At one point Washington, D.C. was affixed with the nickname "Dodge
City" due to the violence, vice and death that plagued --- and
continues to plague --- the upstanding majority of that troubled
city. George Pelecanos is a native of Washington, D.C., and reading
one of his fine detective novels is akin to taking a guided tour of
the most dangerous places on its meanest streets. Pelecanos doesn't
take you around on a bus; it's a walking tour that doesn't miss a
DRAMA CITY is a bit of a departure for Pelecanos. It is a
stand-alone novel, outside of the Derek Strange/Terry Quinn mythos,
although both of these gentlemen make brief cameo appearances.
DRAMA CITY is a crime novel, yes, but it is more of a character
study, one that is an edge-of-the-seat read from first page to
last. Pelecanos introduces us to Lorenzo Brown and Rachel Lopez,
two D.C. residents whose lives and fortunes cross and intertwine
over the course of a few days.
Brown is a former gangbanger, a straight-up street soldier whose
job resulted in a prison sentence. He is back in the Humane Society
and earning the grudging respect of those who would look down on
him for holding a "public" job. Brown, in turn, is acquiring a
respect for himself and what he does, something that helps him
resist the lure of the easy but dangerous money of his old life.
Lopez is Brown's parole officer, someone who truly wants to see him
do well and who is actually involved in the lives of her cases.
Lopez, however, is leading a double life. During the day she is a
respected parole officer, but at night she gives herself up to
alcohol and the lure of random, anonymous sex, with her nights
gradually taking control of her days.
Brown and Lopez find themselves being pulled into the middle of a
territorial dispute between rival drug gangs, one of which Brown
was formerly a member. Brown's past is on a collision course with
his present, while Lopez is caught in the crossfire.
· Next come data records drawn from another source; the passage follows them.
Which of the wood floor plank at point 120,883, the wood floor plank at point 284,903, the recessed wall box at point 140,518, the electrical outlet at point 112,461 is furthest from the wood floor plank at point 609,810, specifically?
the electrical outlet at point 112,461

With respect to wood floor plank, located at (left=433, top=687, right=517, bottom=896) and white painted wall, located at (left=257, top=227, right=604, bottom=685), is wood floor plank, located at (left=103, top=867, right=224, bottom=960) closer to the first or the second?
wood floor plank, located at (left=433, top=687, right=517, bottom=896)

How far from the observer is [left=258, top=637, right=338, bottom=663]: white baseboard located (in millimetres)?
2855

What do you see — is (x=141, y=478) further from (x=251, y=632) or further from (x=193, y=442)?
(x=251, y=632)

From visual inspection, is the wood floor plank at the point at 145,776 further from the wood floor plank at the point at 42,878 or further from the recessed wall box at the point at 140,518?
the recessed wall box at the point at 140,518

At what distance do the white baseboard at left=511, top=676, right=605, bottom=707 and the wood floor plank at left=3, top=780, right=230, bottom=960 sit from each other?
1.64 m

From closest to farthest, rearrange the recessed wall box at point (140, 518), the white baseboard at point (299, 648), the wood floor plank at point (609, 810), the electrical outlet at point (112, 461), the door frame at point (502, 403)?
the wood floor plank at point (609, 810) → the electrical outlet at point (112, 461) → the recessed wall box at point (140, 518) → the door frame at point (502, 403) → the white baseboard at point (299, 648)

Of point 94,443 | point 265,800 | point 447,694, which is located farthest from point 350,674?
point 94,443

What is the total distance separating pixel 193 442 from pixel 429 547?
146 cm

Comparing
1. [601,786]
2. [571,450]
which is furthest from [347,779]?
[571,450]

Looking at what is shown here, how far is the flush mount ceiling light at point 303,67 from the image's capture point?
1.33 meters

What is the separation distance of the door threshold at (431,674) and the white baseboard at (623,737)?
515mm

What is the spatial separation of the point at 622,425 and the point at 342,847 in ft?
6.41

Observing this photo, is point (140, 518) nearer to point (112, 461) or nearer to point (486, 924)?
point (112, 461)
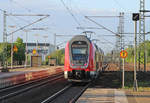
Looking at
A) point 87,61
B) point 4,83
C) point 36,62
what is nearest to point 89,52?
point 87,61

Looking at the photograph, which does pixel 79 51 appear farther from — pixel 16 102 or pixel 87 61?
pixel 16 102

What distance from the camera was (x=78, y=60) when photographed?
866 inches

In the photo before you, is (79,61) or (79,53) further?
(79,53)

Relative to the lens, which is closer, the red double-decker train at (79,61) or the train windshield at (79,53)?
the red double-decker train at (79,61)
Pelecanos layers his narrative with realistic grit and grime, as
well as shine. The characters who populate DRAMA CITY are
frighteningly real, but Pelecanos does not create one-dimensional
characters. He pulls the curtain back and reveals the social
laboratory behind the creation of the societal monsters in our
midst. Pelecanos also shows the toll that is wreaked upon the
law-abiding, the straights, the people who go to work, come home,
and stay behind their shuttered windows and locked doors until
morning when they begin again. Ultimately, however, DRAMA CITY
draws a sharp and deadly contrast between the ease of doing evil
and the difficulty of doing good.
DRAMA CITY is a stark, dark read that eschews simplistic
characterizations. The story, and its characters, will get under
your skin and stay there. Highly recommended.